What to work on: Copy out every entry below word for word, leaving the pictures out of your copy.

Image-linked spatial questions
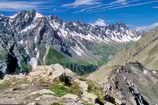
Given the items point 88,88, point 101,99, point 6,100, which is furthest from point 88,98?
point 6,100

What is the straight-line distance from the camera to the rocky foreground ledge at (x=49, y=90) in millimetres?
27828

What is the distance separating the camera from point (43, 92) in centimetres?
2962

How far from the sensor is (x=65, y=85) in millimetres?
33625

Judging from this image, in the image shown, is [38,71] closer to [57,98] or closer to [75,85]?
[75,85]

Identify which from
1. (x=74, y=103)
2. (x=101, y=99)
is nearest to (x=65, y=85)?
(x=101, y=99)

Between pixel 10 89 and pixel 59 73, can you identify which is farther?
pixel 59 73

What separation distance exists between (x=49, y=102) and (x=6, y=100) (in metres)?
5.04

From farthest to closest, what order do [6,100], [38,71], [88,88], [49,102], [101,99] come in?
[38,71] → [88,88] → [101,99] → [6,100] → [49,102]

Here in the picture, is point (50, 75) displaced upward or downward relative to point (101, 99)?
upward

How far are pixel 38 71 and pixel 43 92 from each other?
422 inches

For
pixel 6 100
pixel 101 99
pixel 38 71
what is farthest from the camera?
pixel 38 71

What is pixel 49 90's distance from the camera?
30156mm

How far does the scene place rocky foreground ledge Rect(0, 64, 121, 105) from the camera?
2783cm

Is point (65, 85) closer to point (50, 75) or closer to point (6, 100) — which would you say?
point (50, 75)
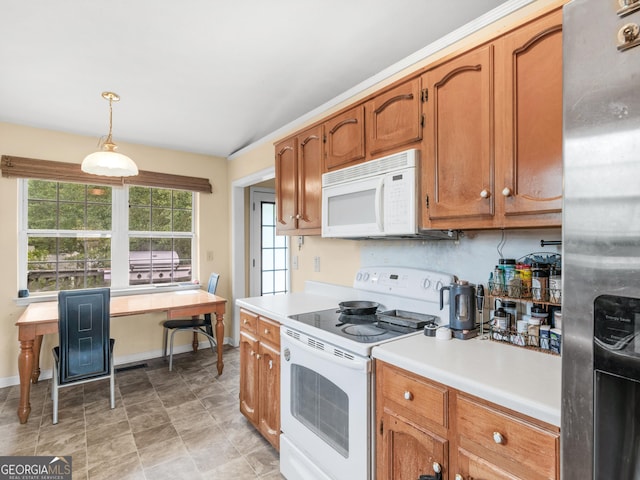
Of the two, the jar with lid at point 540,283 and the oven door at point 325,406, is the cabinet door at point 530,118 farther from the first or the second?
the oven door at point 325,406

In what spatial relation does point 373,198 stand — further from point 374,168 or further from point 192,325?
point 192,325

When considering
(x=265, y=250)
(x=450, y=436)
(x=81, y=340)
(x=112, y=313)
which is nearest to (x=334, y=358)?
(x=450, y=436)

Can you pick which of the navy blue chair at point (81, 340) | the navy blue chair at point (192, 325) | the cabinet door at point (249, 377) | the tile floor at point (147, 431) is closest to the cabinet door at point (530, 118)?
the cabinet door at point (249, 377)

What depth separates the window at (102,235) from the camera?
3301 millimetres

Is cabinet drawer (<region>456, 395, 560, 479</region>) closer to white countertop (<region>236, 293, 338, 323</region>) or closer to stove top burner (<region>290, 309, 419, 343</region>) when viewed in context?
stove top burner (<region>290, 309, 419, 343</region>)

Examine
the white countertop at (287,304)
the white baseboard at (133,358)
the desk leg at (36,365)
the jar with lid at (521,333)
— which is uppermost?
the jar with lid at (521,333)

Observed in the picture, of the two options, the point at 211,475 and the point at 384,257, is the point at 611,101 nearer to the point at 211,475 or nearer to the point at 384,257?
the point at 384,257

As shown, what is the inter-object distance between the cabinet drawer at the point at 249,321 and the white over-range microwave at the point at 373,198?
2.50 ft

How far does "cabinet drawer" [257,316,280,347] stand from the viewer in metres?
2.03

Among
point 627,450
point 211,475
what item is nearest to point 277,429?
point 211,475

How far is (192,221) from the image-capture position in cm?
420

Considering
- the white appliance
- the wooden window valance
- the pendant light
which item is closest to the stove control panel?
the white appliance

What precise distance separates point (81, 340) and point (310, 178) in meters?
2.08

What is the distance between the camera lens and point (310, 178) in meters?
2.33
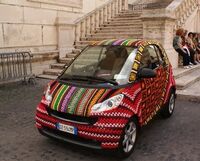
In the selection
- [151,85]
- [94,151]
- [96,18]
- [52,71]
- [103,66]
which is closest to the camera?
[94,151]

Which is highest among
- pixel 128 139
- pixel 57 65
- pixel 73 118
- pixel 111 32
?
pixel 111 32

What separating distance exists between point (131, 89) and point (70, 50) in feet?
26.4

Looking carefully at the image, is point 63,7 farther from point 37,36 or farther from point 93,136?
point 93,136

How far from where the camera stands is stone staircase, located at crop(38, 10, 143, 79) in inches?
437

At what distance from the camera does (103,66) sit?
466 cm

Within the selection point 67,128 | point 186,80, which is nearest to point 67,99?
point 67,128

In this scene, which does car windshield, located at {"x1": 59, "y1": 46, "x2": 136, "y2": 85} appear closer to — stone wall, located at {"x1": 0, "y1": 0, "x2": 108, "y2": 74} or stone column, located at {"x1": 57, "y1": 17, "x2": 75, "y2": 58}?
stone wall, located at {"x1": 0, "y1": 0, "x2": 108, "y2": 74}

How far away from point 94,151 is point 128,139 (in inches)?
21.0

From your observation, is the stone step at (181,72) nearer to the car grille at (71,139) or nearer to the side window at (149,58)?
the side window at (149,58)

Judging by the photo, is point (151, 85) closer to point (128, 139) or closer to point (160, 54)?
point (160, 54)

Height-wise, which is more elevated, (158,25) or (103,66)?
(158,25)

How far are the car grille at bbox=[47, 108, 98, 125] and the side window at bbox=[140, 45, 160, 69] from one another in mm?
1431

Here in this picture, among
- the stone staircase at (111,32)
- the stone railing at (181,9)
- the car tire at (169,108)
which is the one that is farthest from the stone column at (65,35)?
the car tire at (169,108)

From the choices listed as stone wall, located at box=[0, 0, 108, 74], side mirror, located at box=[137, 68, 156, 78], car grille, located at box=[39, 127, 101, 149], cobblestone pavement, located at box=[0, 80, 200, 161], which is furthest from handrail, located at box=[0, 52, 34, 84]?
side mirror, located at box=[137, 68, 156, 78]
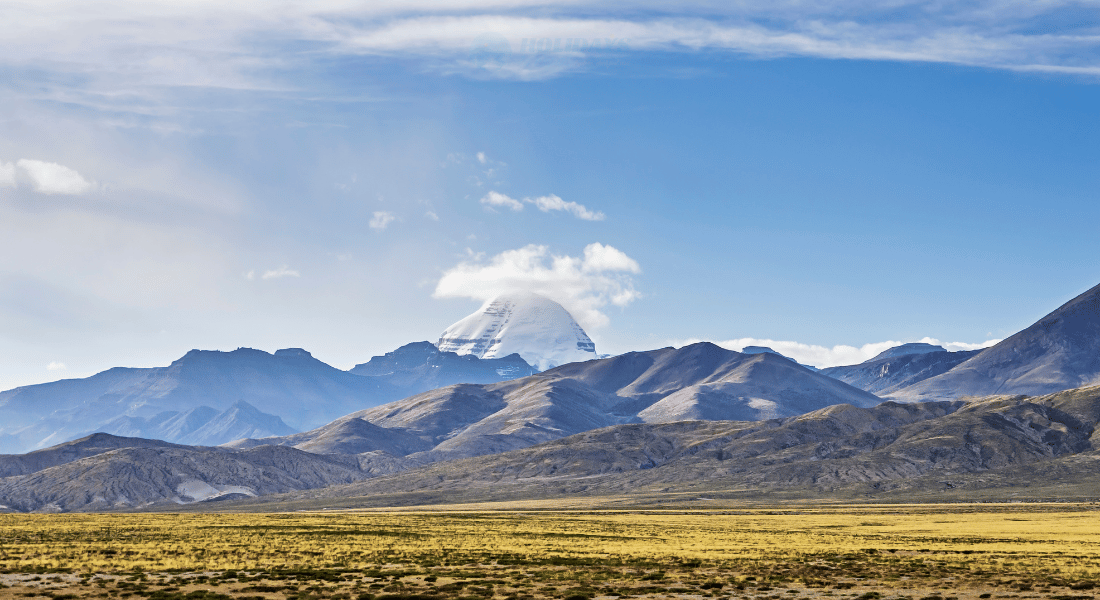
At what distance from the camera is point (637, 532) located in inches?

Response for this exercise:
Given the items point 88,88, point 101,99, point 6,100, which is furthest from point 88,98?
point 6,100

What is the straight-line distance from the camera to the rocky foreground ledge at (x=49, y=90) in millimetres?
27828

What is the distance separating the camera from point (43, 92) in centimetres?
2962

How far from the sensor is (x=65, y=85) in millimetres?
33625

Judging from this image, in the image shown, is [38,71] closer to [57,98] or closer to [75,85]?
[75,85]

Identify which from
1. (x=74, y=103)
2. (x=101, y=99)
is nearest to (x=65, y=85)?
(x=101, y=99)

Between pixel 10 89 and pixel 59 73, can you identify which is farther?
pixel 59 73

What separation distance exists between (x=49, y=102) and (x=6, y=100) (in metres)?
5.04

From farthest to closest, what order do [6,100], [38,71], [88,88], [49,102], [101,99] come in?
[38,71] → [88,88] → [101,99] → [6,100] → [49,102]

Here in the picture, is point (50, 75) displaced upward or downward relative to point (101, 99)?
upward

How far are pixel 38 71 and pixel 43 92 from each other?
422 inches

For
pixel 6 100
pixel 101 99
pixel 38 71
what is farthest from the camera?
pixel 38 71

What is pixel 49 90's distance from the camera?
30156mm

How far does the scene place rocky foreground ledge Rect(0, 64, 121, 105) from the camera?
2783cm

Is point (65, 85) closer to point (50, 75) or closer to point (6, 100) — which would you say?
point (50, 75)
Of the two, the jar with lid at point 540,283 and the oven door at point 325,406, is the cabinet door at point 530,118 farther from the first or the second?
the oven door at point 325,406

In what spatial relation does point 373,198 stand — further from point 374,168 or further from point 192,325?
point 192,325

When considering
(x=265, y=250)
(x=450, y=436)
(x=81, y=340)
(x=112, y=313)
which is nearest to (x=334, y=358)?
(x=450, y=436)

Can you pick which of the navy blue chair at point (81, 340) | the navy blue chair at point (192, 325) | the cabinet door at point (249, 377) | the tile floor at point (147, 431) is closest to the cabinet door at point (530, 118)?
the cabinet door at point (249, 377)

What depth separates the window at (102,235) from the camera?
3301 millimetres

Is cabinet drawer (<region>456, 395, 560, 479</region>) closer to white countertop (<region>236, 293, 338, 323</region>) or closer to stove top burner (<region>290, 309, 419, 343</region>) when viewed in context?
stove top burner (<region>290, 309, 419, 343</region>)

Examine
the white countertop at (287,304)
the white baseboard at (133,358)
the desk leg at (36,365)
the jar with lid at (521,333)
— which is uppermost?
the jar with lid at (521,333)

Observed in the picture, of the two options, the point at 211,475 and the point at 384,257, is the point at 611,101 nearer to the point at 211,475 or nearer to the point at 384,257?
the point at 384,257

As shown, what is the inter-object distance between the cabinet drawer at the point at 249,321 and the white over-range microwave at the point at 373,198?
2.50 ft

How far does "cabinet drawer" [257,316,280,347] stand from the viewer in metres?
2.03

Among
point 627,450
point 211,475
what item is nearest to point 277,429?
point 211,475

How far is (192,221) from the image-capture position in cm?
420

Considering
- the white appliance
- the wooden window valance
- the pendant light
which item is closest to the stove control panel?
the white appliance

What precise distance separates point (81, 340) and point (310, 178) in meters?
2.08

What is the distance between the camera lens and point (310, 178) in meters?
2.33
In the selection
- [151,85]
- [94,151]
- [96,18]
- [52,71]
- [103,66]
which is closest to the camera?
[94,151]

Which is highest among
- pixel 128 139
- pixel 57 65
- pixel 73 118
- pixel 111 32
?
pixel 111 32

What separating distance exists between point (131, 89) and point (70, 50) in feet?
26.4

Looking carefully at the image, is point 63,7 farther from point 37,36 or farther from point 93,136?
point 93,136

How far from where the camera stands is stone staircase, located at crop(38, 10, 143, 79) in inches?
437

At what distance from the camera does (103,66) sit?
466 cm

Within the selection point 67,128 | point 186,80, which is nearest to point 67,99?
point 67,128

In this scene, which does car windshield, located at {"x1": 59, "y1": 46, "x2": 136, "y2": 85} appear closer to — stone wall, located at {"x1": 0, "y1": 0, "x2": 108, "y2": 74} or stone column, located at {"x1": 57, "y1": 17, "x2": 75, "y2": 58}?
stone wall, located at {"x1": 0, "y1": 0, "x2": 108, "y2": 74}

How far away from point 94,151 is point 128,139 (in inches)?
21.0

From your observation, is the stone step at (181,72) nearer to the car grille at (71,139) or nearer to the side window at (149,58)?
the side window at (149,58)

Judging by the photo, is point (151, 85) closer to point (128, 139) or closer to point (160, 54)?
point (160, 54)

Height-wise, which is more elevated, (158,25) or (103,66)?
(158,25)

How far are the car grille at bbox=[47, 108, 98, 125] and the side window at bbox=[140, 45, 160, 69] from one another in mm?
1431

Here in this picture, among
- the stone staircase at (111,32)
- the stone railing at (181,9)
- the car tire at (169,108)
which is the one that is farthest from the stone column at (65,35)?
the car tire at (169,108)

From the choices listed as stone wall, located at box=[0, 0, 108, 74], side mirror, located at box=[137, 68, 156, 78], car grille, located at box=[39, 127, 101, 149], cobblestone pavement, located at box=[0, 80, 200, 161], which is furthest from handrail, located at box=[0, 52, 34, 84]?
side mirror, located at box=[137, 68, 156, 78]
At what distance from the camera is point (637, 532) located in inches?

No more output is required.